What's actually in the contract

The deliverable is the Patriot Advanced Capability-2 (PAC-2) Guidance Enhanced Missile-Tactical (GEM-T) interceptor — used against tactical ballistic missiles, cruise missiles, and aircraft. President Zelenskyy has publicly stated that the most pressing Ukraine air-defense shortage is in interceptors, not launchers, which makes this contract a direct response to a stated capability gap.

Production is scheduled for the Schrobenhausen plant operated by COMLOG — a joint venture between Raytheon and MBDA Deutschland. The plant becomes fully operational during 2026; first deliveries are expected around 2028.
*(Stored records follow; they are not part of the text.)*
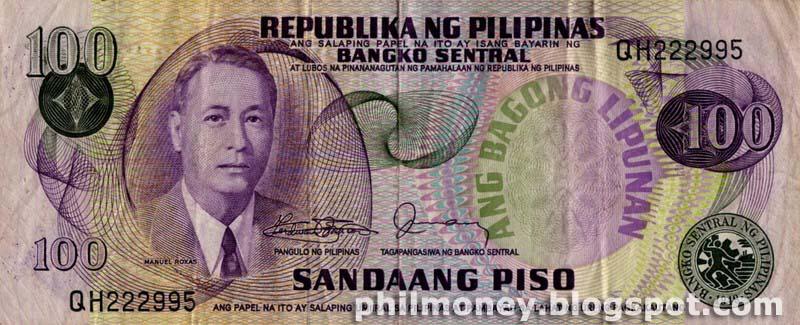 Philippine Money - Peso Coins and Banknotes: 100 Peso Bill - Bagong Lipunan Series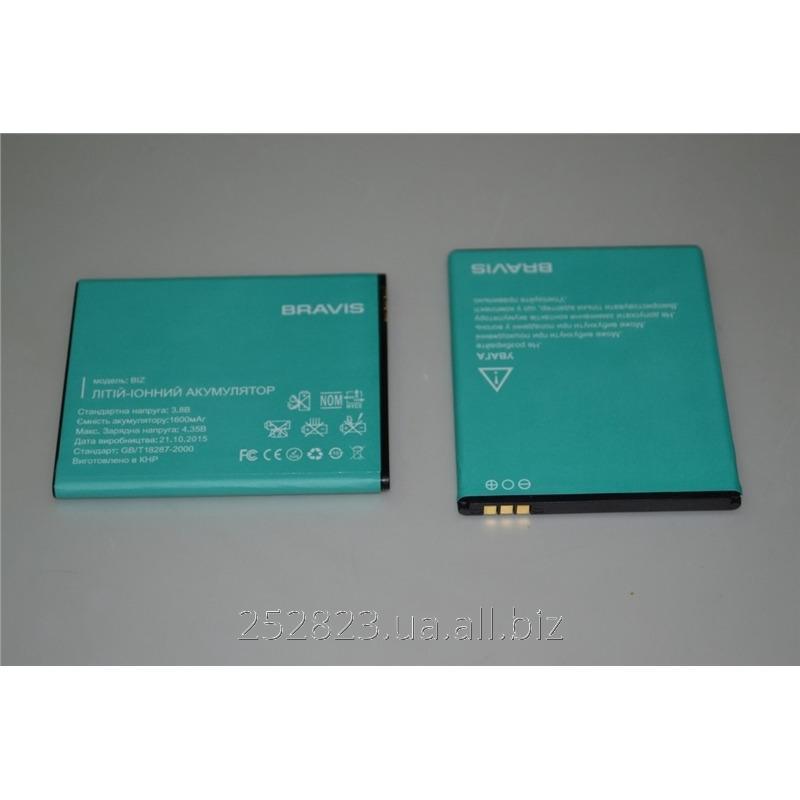 Купить Літій полімерний аккумулятор 1700 мАч до смартфону BIZ Battery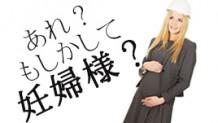 逆マタハラに注意!職場が困惑してしまう妊婦さんの言動 サブタイトル(15文字程度)post_tags コラムのテーマを文頭に入れる。※指定キーワードが13文字以上の場合はそのままKWを記入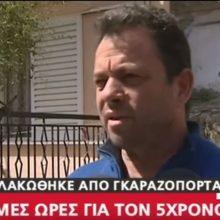 To σημερινό ρεπορτάζ του Alpha, στο κεντρικό δελτίο ειδήσεων, για τον 5χρονο από την Κοζάνη που καταπλακώθηκε από γκαραζόπορτα στο Φάληρο – Κρίσιμη αλλά σταθερή η κατάστασή του
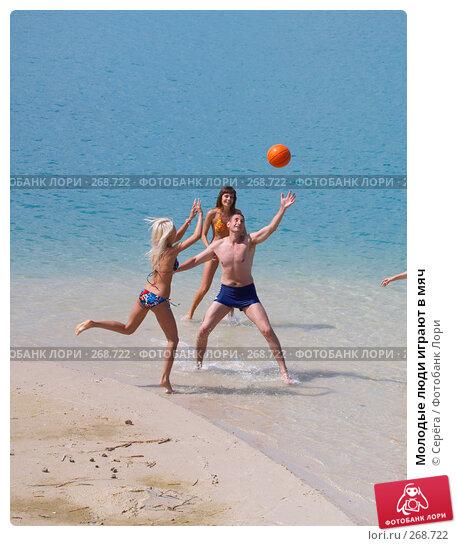 Молодые люди играют в мяч, фото № 268722, снято 26 июня 2007 г. (c) Серёга / Фотобанк Лори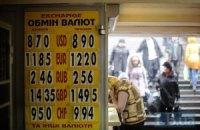 Банки просят разрешения менять курс валют в течение дня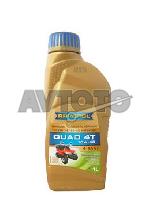 Моторное масло Ravenol 4014835771116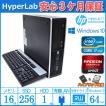 HDD+新品SSD Core i7 PC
Why this matters for U.S. contractors

  • U.S. supply chain still benefits. Even though final assembly is in Germany, GEM-T components — solid rocket motors, seekers, electronics, propellants — will draw from U.S. and European tier-2 and tier-3 suppliers. U.S. firms in the Patriot supply ecosystem should see related activity.
  • Pattern: NATO funding U.S. weapons capacity. This deal joins the recent $4.76B Lockheed PAC-3 MSE contract (94% of which was foreign-funded). Allied money is increasingly underwriting U.S. defense industrial base capacity.
  • The 2026–2028 production window is short. Plants ramping new production lines need vendors quickly — but firms entering the supply chain after Q3 2026 will have missed the qualification window for first-cycle deliveries.

What to do this week

  • If you supply any tier of the Patriot ecosystem, confirm whether your firm is on COMLOG's qualified vendor list (separate from RTX's main qualifier list — different supplier qualification regime in Europe).
  • For specialty manufacturers (rocket motors, propellants, seekers): expect both Lockheed (PAC-3) and Raytheon (GEM-T) to compete for the same U.S. suppliers' capacity simultaneously through 2027.
  • Watch for related German government commercial-sale announcements — the GEM-T deal model is likely to repeat for other systems.